(Data extracted from a collection)

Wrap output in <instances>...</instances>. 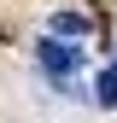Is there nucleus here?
Listing matches in <instances>:
<instances>
[{
    "label": "nucleus",
    "mask_w": 117,
    "mask_h": 123,
    "mask_svg": "<svg viewBox=\"0 0 117 123\" xmlns=\"http://www.w3.org/2000/svg\"><path fill=\"white\" fill-rule=\"evenodd\" d=\"M35 53H41V65H47L53 76H70V70L82 65V53H76V47H64V41H58V35H47V41H41Z\"/></svg>",
    "instance_id": "f257e3e1"
},
{
    "label": "nucleus",
    "mask_w": 117,
    "mask_h": 123,
    "mask_svg": "<svg viewBox=\"0 0 117 123\" xmlns=\"http://www.w3.org/2000/svg\"><path fill=\"white\" fill-rule=\"evenodd\" d=\"M53 35H88V18H82V12H58V18H53Z\"/></svg>",
    "instance_id": "f03ea898"
},
{
    "label": "nucleus",
    "mask_w": 117,
    "mask_h": 123,
    "mask_svg": "<svg viewBox=\"0 0 117 123\" xmlns=\"http://www.w3.org/2000/svg\"><path fill=\"white\" fill-rule=\"evenodd\" d=\"M94 94H99V105H117V70L99 76V88H94Z\"/></svg>",
    "instance_id": "7ed1b4c3"
}]
</instances>
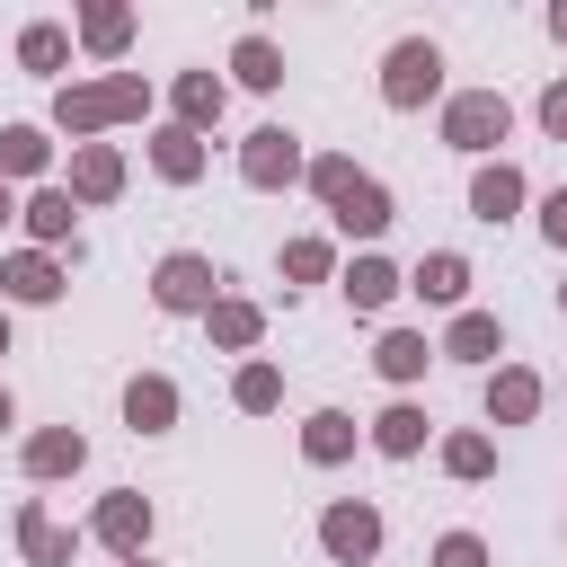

**What is needed**
Locate every line in the material above that contains the string "fill", and copy each of those lines. Matching is case-sensitive.

**Result**
    "mask_svg": "<svg viewBox=\"0 0 117 123\" xmlns=\"http://www.w3.org/2000/svg\"><path fill=\"white\" fill-rule=\"evenodd\" d=\"M35 53H41V65H47L53 76H70V70L82 65V53H76V47H64V41H58V35H47V41H41Z\"/></svg>",
    "mask_svg": "<svg viewBox=\"0 0 117 123\" xmlns=\"http://www.w3.org/2000/svg\"><path fill=\"white\" fill-rule=\"evenodd\" d=\"M53 35H88V18H82V12H58V18H53Z\"/></svg>",
    "mask_svg": "<svg viewBox=\"0 0 117 123\" xmlns=\"http://www.w3.org/2000/svg\"><path fill=\"white\" fill-rule=\"evenodd\" d=\"M94 94H99V105H117V70L99 76V88H94Z\"/></svg>",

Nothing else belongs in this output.